Its eighteenth feature in just shy of a decade, Black Panther has, already and often, been described as a turning point for the MCU, as well as the departure it more clearly represents, and whether or not the former proves true, some sort of adjustment at this point is probably necessary for the enterprise’s long term survival. These things are cyclical, of course. Black Panther arrives cloaked in mystery and bountiful potential, the way Superman once did as a trailblazer at the end of the 1970s, or Batman as a gamechanger at the close of the ‘80s, yet somehow more an unknown. The MCU rumbles on with relentless efficiency, but also an increasing eye toward racial and gender inclusivity within its ranks that wasn’t a miscalculation when it was first announced and may yet prove the cinematic equivalent of a vibranium meteor-strike when all is said and done.

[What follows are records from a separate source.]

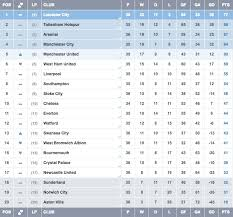 premier league table over the years don t worry leicester city is still going to win the premier league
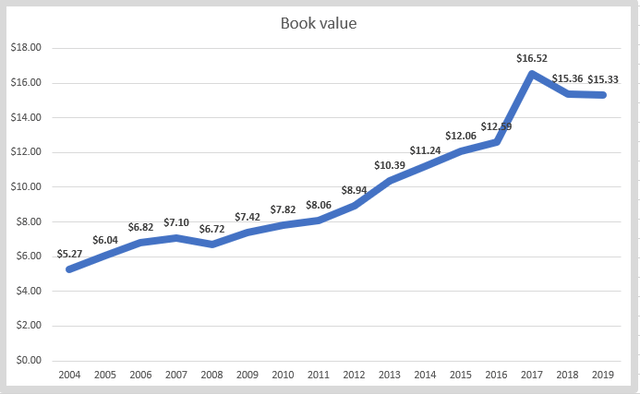CSX stock book value – Source: Author's calculations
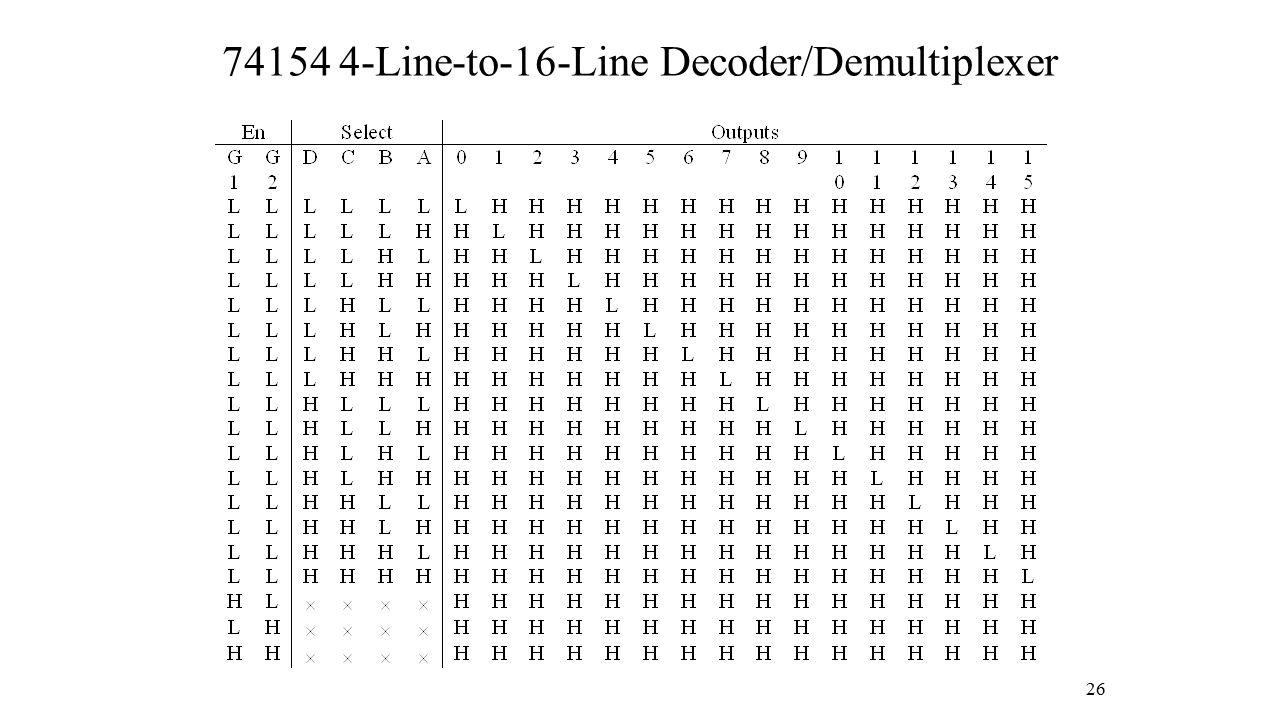 74154 4-Line-to-16-Line Decoder/Demultiplexer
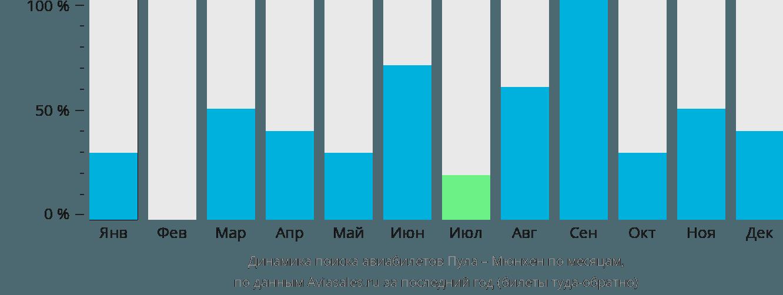 Динамика поиска авиабилетов из Пулы в Мюнхен по месяцам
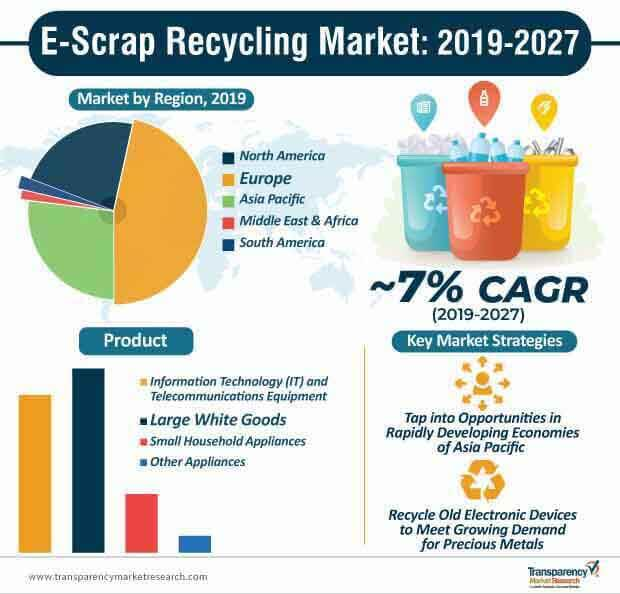e scrap recycling market infographic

There seems to be no superhero movie of recent vintage (maybe The Crow?) more suited to that breathless, cliched poster and/or radio tagline from yesteryear: “Who Is [Insert Hero Here]?”, yet we end Black Panther not appreciably much closer to the answer than we began. King T’Challa’s first (solo) outing, however, is still exceptional popcorn entertainment and more, carefully imagined and rendered, brought to life on both sides of the camera with vibrancy and an uncommon sense of place. It’s a great first start that, happily, paves the way toward a more prominent role in comic book Earth’s future. The end credits bumper even suggests as much, loudly.